OK, tried the script form the wiki posted above. Put that on a rigid body capsule collider that I placed in the creatures body. I then parented rigid body box colliders to the legs. Problem is the creature falls half ways through the terrain an collides with the capsule instead of standing on its feet.

viewed from the side (dots are just to make the shape stay intact, seems posting removes spaces):
.____
(____) <— capsule with controller script.
|…|
[ ]…[ ] <— rigid body box colliders.

I could make a compound collider off primitive colliders rougly in the shape of the creature and put the script on that but then the leg colliders won’t follow the creatures animations which is kind of vital when the creature jumps over obstacles.

Ideas?

Kinda, I meant have a ray casting to the ground to determine in the distance from the ground and also the distance your creatures legs are the the ground.

Also Raycasting would need your own code for objects colliding so

function Update () {
   var hit : RaycastHit;
   var fwd = transform.TransformDirection(Vector3.forward);
   if (Physics.Raycast (transform.position, fwd, 1)) {
      print ("There is something in front of the object!");
   }
}

you would need to determine what to do so if your character is a rigidbody then

function Update () {
   var hit : RaycastHit;
   var fwd = transform.TransformDirection(Vector3.forward);
   if (Physics.Raycast (transform.position, fwd, 1)) {
      rigidbody.AddForce (Vector3.forward * -20);
   }
}

then customize it to your need that could help for making a object collision system. (My way probily isn’t the most effective so … you would need to tweak it).

Then for creatures leg’s distance to the ground could help with the falling through the terrain because I use the distance to the ground to make planes and race cars (from my game skyway racer) float and not touch the ground.

Aye!

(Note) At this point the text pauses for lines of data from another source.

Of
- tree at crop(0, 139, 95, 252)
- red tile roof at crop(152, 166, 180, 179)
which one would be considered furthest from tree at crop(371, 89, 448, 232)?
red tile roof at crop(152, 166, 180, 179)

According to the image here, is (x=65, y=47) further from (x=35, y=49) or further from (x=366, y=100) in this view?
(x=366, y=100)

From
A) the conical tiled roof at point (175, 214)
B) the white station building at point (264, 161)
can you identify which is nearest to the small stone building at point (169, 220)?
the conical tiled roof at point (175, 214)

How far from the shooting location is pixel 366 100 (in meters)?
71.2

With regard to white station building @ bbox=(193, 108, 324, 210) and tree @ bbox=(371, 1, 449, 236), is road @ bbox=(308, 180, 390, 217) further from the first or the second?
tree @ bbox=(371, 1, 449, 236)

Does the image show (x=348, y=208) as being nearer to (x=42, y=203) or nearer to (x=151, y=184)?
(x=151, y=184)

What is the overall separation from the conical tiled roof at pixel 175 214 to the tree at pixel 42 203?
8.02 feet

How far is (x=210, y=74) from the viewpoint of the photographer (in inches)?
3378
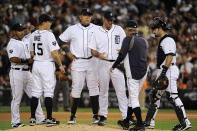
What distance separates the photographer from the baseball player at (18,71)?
37.3 feet

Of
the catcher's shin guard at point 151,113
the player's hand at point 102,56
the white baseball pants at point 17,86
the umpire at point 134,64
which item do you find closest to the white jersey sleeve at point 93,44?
the player's hand at point 102,56

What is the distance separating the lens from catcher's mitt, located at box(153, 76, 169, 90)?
35.4 ft

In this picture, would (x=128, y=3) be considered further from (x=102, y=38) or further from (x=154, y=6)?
(x=102, y=38)

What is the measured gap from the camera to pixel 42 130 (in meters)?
10.2

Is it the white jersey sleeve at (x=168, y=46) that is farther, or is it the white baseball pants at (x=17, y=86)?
the white baseball pants at (x=17, y=86)

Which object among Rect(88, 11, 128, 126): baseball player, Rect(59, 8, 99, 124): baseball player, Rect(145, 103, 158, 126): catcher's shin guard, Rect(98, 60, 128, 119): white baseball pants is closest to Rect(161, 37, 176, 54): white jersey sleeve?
Rect(88, 11, 128, 126): baseball player

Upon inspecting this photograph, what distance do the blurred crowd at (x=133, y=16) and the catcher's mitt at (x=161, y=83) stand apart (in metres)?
9.40

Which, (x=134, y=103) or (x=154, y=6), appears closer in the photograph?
(x=134, y=103)

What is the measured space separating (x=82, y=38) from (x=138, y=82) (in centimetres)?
174

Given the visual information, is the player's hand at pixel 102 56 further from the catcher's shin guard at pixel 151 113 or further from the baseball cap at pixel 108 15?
the catcher's shin guard at pixel 151 113

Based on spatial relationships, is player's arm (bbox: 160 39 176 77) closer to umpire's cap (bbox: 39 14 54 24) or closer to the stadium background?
umpire's cap (bbox: 39 14 54 24)

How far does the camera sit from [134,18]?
2473 centimetres

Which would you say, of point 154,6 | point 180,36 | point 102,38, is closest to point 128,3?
point 154,6

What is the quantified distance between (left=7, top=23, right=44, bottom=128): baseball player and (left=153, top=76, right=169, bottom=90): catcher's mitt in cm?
285
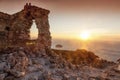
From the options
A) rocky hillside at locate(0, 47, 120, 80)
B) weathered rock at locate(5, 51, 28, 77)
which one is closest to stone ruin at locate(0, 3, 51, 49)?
rocky hillside at locate(0, 47, 120, 80)

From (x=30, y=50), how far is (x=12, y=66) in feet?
14.9

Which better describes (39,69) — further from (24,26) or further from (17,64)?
(24,26)

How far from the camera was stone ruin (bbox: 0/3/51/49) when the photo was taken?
33000mm

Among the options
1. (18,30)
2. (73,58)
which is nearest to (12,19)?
(18,30)

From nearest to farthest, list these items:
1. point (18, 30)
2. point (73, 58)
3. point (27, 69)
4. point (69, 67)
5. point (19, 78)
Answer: point (19, 78) → point (27, 69) → point (69, 67) → point (18, 30) → point (73, 58)

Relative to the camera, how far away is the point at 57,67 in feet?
72.2

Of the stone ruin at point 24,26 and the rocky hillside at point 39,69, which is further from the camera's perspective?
the stone ruin at point 24,26

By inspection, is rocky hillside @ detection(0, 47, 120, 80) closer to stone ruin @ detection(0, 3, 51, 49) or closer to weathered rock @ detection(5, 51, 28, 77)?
weathered rock @ detection(5, 51, 28, 77)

I reread your post just after lunch and realized what you meant and started working with using raycast to keep the horse at the correct distance from the ground. So far no such luck but I’ll get it working :slight_smile: Thanks a lot for the help.

I ended up with:

.____
(____) <— (body) capsule with controller script.
|…|<–| — raycast against terrain
[ ]…v…[ ] <— (legs) rigid body box colliders.
--------- <— (ground)

var hit : RaycastHit;
if (Physics.Raycast(transform.position + (Vector3.up), -Vector3.up, hit, 1.0, layerMask.value))
{
  transform.position.y = hit.point.y;	
  velocity.y = 0;
  grounded = true;
}

The raycast is part of the controller script and keeps creature from to falling through the ground.

This seems to work pretty well. Is this similar to what you did bloodtiger10?

I got the creature to control pretty much the way I want it to. A problem though. If there is no input after turning the body it will continue if the direction of the force but I would like it to continue in the direction the creature is facing. Kind of like turning the current force or velocity in the direction of the creature to avoid it looking like it is walking on ice. Not sure this is clear enough for anyone to understand. Howler back if code or more info is needed.

//other random info

the locomotion project can support quadpeds but I havent tried it myself.